Debate sobre a qualidade do ensino superior a distância no Brasil

Enviada em 10/11/2020

No Brasil hodierno, uma das modalidades mais acessíveis da educação, é o ensino a distância, chamado EAD, que ocorre por meio das diversas mídias, permitindo maior flexibilização do ensino. Nesse âmbito, em relação a qualidade do ensino superior a distância no Brasil, é possível perceber pensamentos divergentes , contrapondo seus benefícios e prejuízos. Sendo assim, torna-se pertinente o debate quanto à viabilidade desse tipo educacional.

Em princípio, cabe analisar o papel do ensino superior a distância na acessibilidade da educação sob a perspectiva do sociólogo Zygmunt Bauman. Segundo o autor, a modernidade é regida pela liquidez - fragilidade e volatilidade - das relações entre pessoas e instituições, o que resulta em mudanças constantes nas diversas esferas sociais.
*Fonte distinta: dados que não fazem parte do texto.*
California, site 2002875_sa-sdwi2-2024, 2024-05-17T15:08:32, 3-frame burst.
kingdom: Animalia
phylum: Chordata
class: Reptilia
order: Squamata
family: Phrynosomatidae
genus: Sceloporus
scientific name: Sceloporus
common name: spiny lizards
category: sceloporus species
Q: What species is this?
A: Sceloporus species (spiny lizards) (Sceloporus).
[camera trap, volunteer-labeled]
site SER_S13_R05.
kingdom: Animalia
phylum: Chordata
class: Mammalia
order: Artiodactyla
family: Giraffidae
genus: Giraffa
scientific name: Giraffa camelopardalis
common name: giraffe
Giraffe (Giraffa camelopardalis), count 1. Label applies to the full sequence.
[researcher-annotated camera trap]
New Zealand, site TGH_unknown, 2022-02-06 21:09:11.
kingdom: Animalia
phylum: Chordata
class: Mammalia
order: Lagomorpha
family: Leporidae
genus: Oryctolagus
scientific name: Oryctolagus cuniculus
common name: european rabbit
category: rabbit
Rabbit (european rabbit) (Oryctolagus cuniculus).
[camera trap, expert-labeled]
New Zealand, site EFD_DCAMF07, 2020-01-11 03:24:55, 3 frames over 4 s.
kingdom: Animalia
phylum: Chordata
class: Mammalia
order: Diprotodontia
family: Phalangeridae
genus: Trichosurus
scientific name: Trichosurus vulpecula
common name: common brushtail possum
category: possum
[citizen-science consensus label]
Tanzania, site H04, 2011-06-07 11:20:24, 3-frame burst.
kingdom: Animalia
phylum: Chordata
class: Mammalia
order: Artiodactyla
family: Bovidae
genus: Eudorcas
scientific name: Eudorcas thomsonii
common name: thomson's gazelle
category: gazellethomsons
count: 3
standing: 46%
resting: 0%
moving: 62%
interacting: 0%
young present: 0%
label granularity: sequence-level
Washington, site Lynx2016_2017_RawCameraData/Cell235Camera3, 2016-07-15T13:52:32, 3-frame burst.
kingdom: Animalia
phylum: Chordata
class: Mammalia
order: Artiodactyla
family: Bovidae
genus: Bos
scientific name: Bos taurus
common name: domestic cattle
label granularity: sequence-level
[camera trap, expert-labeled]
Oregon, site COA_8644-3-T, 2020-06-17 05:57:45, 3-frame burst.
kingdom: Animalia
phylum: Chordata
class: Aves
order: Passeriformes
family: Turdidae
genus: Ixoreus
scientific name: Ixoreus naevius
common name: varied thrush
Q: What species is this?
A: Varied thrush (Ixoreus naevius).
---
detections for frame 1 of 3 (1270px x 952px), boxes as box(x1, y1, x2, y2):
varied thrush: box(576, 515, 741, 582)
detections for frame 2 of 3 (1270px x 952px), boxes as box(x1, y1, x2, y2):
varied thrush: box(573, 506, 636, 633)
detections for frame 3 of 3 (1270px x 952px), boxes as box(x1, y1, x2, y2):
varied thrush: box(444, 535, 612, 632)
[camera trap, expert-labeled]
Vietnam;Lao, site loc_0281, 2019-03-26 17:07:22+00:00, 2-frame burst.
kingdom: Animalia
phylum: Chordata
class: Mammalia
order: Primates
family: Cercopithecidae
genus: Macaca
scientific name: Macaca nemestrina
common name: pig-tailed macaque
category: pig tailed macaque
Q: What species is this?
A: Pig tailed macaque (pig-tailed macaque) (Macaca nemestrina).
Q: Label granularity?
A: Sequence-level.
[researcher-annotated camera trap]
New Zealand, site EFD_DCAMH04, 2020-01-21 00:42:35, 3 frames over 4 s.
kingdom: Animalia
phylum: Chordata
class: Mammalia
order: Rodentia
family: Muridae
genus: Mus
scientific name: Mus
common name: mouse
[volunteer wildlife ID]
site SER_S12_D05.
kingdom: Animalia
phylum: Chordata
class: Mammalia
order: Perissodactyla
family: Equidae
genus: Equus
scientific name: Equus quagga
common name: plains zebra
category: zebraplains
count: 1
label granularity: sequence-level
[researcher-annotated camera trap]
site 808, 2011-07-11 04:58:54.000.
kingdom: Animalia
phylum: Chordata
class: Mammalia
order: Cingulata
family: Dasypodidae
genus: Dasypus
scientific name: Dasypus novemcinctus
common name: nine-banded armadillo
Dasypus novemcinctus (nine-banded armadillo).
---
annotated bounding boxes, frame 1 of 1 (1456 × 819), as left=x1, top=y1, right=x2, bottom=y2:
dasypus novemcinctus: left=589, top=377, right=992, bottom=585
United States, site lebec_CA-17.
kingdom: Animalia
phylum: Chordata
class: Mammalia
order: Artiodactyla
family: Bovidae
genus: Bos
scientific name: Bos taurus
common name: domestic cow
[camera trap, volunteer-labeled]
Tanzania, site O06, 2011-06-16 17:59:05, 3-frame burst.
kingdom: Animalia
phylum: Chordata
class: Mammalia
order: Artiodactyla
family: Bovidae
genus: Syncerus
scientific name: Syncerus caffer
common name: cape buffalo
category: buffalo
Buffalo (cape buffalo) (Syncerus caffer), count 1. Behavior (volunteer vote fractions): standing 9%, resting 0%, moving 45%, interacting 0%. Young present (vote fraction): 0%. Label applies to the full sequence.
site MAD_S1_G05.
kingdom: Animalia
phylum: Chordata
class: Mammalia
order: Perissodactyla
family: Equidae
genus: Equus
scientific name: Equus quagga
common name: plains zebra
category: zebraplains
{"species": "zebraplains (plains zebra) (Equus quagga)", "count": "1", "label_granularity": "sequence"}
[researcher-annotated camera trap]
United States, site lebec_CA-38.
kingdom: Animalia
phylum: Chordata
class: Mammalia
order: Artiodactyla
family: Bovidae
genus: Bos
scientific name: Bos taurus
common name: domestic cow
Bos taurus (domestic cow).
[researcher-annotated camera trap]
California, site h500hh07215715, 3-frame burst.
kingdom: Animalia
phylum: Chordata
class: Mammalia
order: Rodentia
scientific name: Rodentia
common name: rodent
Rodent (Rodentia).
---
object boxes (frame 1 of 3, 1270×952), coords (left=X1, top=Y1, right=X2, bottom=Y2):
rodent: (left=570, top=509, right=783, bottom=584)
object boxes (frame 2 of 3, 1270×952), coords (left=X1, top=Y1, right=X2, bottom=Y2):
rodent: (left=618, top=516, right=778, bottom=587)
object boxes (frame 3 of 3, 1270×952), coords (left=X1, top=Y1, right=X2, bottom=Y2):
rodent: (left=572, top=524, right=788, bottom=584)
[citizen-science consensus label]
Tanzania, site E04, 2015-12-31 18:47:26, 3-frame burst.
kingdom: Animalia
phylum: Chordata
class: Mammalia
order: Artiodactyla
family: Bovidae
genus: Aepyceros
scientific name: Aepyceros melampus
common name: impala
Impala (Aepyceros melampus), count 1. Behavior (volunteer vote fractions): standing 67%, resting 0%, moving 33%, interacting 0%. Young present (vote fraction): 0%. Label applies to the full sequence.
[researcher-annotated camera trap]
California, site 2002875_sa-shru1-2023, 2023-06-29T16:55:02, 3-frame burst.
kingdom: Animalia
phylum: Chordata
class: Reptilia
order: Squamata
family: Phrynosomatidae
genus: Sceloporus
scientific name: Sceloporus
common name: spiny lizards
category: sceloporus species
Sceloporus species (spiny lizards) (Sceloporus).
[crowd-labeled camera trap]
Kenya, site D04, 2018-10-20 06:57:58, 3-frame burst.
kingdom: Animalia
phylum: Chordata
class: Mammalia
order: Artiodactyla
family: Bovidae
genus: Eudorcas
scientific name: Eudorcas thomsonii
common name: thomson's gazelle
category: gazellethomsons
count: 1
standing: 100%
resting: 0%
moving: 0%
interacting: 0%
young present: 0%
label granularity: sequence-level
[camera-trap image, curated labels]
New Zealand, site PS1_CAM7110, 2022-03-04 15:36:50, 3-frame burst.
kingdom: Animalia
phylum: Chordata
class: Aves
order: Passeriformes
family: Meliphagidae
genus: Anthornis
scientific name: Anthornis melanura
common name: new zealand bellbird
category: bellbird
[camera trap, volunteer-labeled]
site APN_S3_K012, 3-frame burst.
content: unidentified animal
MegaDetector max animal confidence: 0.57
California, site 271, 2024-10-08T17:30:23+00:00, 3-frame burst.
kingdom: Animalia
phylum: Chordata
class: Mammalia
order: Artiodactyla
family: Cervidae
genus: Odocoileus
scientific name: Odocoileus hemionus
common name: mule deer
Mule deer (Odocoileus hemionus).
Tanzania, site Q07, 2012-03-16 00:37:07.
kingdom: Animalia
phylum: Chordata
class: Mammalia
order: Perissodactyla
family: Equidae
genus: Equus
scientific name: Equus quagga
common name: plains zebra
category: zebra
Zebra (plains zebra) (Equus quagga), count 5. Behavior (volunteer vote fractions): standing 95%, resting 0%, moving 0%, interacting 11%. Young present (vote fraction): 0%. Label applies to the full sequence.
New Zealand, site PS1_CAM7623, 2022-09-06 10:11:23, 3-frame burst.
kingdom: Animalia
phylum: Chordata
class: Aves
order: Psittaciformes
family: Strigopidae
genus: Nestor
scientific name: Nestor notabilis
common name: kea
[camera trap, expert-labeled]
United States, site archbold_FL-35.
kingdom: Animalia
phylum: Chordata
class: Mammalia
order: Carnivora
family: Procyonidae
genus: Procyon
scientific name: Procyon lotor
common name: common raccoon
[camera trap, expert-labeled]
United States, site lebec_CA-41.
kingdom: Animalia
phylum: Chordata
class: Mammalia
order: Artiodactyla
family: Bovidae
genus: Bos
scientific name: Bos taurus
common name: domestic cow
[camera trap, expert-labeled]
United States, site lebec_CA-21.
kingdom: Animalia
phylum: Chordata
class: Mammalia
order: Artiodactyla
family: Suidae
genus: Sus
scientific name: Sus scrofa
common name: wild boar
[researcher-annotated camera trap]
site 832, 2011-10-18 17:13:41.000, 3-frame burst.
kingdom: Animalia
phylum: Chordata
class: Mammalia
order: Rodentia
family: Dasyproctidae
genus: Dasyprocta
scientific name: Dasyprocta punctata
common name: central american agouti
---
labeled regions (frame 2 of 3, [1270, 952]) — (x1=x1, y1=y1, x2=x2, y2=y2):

Nesse contexto, surge o ensino a distância, fruto dessa liquidez aludida por Bauman - visto que torna a interação entre estudante e instituição de ensino mais frágil e impessoal - porém, traz benefícios, como a possibilidade do aluno assistir aulas quando e onde estiver, permitindo maior flexibilização da carga horária e maior acessibilidade ao ensino superior. Logo, torna-se evidente que o EAD, apesar de ser um produto da modernidade maleável prevista pelo sociólogo, pode representar uma alternativa benéfica àqueles que não encontram tempo para ir a uma universidade.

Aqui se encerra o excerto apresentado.